Format the data as a JSON list of strings, one string per line and no blank lines, starting with the line that contains "Given what is" and going on through the line that contains "2.36 metres".
>> Begin LISTED ENTRIES
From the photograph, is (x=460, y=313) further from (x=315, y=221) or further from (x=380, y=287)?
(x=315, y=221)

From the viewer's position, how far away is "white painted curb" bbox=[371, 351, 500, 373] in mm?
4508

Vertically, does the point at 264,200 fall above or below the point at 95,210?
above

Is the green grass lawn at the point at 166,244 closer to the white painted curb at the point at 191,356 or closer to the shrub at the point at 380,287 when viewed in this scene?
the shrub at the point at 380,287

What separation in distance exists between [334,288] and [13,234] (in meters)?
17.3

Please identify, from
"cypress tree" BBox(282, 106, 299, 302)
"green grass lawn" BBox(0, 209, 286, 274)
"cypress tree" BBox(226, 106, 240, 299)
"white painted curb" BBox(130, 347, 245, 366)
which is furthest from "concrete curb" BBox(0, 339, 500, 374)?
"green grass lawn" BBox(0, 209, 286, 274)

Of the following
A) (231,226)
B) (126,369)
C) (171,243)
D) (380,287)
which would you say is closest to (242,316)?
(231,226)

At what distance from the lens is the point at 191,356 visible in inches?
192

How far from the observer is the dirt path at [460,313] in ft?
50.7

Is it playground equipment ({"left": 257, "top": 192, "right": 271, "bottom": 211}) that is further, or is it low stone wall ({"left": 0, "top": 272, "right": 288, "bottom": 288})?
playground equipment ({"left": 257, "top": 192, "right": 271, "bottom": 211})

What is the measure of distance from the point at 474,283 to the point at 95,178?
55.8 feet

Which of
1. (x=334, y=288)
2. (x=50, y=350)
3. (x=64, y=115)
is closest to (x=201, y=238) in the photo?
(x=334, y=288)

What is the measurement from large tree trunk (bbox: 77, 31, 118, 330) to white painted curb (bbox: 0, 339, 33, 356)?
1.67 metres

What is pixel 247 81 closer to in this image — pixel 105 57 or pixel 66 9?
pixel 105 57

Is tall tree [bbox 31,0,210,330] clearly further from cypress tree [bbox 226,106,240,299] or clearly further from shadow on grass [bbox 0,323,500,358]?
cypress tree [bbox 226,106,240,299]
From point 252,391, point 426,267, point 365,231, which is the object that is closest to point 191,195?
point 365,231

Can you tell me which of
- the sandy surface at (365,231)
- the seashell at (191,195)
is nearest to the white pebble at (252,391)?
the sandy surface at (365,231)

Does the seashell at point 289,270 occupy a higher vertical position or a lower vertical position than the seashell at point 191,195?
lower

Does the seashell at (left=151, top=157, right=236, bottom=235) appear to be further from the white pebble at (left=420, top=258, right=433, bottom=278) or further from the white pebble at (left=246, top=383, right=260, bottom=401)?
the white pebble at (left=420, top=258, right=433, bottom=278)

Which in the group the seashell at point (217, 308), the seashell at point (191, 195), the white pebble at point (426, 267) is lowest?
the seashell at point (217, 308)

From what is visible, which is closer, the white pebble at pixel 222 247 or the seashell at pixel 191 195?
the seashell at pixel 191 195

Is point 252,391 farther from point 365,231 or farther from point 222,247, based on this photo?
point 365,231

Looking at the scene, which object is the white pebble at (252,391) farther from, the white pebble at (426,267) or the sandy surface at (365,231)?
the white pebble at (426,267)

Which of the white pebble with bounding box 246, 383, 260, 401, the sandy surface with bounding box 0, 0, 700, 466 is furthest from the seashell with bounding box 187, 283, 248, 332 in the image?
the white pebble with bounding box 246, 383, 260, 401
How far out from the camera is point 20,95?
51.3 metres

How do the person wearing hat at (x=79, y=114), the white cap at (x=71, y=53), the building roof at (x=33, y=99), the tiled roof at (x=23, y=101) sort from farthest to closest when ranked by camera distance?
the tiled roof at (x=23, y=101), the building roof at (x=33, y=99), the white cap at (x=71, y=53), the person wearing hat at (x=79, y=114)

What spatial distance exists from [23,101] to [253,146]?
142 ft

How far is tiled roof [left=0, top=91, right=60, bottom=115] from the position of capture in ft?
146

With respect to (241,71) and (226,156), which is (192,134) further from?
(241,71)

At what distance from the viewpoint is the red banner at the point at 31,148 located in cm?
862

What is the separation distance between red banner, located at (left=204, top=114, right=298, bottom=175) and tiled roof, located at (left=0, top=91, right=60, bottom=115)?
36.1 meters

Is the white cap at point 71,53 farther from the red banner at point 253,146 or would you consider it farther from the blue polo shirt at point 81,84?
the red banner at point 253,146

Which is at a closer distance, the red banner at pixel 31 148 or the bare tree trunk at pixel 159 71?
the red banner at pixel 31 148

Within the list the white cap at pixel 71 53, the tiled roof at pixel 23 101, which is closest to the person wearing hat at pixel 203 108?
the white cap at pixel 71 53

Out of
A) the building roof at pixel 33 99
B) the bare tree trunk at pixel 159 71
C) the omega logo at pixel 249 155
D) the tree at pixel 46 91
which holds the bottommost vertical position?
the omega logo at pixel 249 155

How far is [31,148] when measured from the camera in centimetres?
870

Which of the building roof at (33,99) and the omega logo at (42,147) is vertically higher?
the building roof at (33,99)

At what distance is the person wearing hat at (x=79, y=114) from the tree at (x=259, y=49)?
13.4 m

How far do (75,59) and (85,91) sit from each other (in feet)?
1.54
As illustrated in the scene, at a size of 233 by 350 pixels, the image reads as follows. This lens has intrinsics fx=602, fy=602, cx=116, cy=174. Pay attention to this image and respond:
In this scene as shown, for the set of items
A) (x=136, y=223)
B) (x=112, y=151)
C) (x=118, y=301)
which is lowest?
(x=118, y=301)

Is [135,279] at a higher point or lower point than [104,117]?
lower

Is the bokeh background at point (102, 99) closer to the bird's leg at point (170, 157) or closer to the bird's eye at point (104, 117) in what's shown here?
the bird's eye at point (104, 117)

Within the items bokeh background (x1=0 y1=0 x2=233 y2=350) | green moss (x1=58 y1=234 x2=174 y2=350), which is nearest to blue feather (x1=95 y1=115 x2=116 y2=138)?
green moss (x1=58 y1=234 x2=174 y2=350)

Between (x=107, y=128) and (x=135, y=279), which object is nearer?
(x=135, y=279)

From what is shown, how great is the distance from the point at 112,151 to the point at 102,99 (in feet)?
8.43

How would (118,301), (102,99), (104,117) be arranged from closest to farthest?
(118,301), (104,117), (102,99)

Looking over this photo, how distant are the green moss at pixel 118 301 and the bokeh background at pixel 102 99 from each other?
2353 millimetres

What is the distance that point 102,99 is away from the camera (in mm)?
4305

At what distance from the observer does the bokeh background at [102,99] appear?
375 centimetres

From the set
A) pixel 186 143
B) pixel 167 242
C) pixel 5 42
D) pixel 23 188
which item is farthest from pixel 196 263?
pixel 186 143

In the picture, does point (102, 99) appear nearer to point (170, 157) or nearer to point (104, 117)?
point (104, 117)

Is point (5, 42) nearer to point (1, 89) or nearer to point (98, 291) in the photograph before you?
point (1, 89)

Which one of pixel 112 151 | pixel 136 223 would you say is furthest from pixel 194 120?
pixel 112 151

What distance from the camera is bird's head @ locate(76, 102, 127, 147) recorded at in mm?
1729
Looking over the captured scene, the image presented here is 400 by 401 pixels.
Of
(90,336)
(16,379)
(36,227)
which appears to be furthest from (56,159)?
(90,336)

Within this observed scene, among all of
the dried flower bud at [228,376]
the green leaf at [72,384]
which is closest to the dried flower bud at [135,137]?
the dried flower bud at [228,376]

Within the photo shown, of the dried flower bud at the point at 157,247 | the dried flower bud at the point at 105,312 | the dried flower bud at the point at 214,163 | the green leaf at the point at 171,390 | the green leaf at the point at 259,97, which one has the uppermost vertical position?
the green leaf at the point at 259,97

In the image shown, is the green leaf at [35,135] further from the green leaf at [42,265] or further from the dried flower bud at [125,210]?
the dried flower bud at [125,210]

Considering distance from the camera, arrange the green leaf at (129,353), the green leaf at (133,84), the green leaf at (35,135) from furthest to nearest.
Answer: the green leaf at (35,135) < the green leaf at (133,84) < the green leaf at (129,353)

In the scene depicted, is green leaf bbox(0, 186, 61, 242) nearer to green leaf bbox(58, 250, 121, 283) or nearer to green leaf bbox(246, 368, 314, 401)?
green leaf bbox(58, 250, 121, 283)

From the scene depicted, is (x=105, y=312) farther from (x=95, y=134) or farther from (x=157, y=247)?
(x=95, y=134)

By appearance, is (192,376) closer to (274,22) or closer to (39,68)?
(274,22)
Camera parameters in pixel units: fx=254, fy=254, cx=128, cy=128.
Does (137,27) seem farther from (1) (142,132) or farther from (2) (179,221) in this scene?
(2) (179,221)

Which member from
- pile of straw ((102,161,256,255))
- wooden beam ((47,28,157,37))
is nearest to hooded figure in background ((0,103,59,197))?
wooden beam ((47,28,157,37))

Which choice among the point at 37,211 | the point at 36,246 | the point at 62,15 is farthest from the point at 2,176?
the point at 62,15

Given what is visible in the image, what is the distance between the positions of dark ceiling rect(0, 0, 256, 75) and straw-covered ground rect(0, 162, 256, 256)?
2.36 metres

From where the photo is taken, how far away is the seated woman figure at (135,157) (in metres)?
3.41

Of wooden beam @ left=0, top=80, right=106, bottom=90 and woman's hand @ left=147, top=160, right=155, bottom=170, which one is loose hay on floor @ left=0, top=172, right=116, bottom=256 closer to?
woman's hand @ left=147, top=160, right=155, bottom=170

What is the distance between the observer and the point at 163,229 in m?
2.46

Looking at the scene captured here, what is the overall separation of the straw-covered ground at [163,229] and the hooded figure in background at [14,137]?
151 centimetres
>> End LISTED ENTRIES
> [ANSWER TO THIS EXERCISE]
[
  "Given what is visible in the image, what is the distance between the positions of dark ceiling rect(0, 0, 256, 75) and straw-covered ground rect(0, 162, 256, 256)?",
  "2.36 metres"
]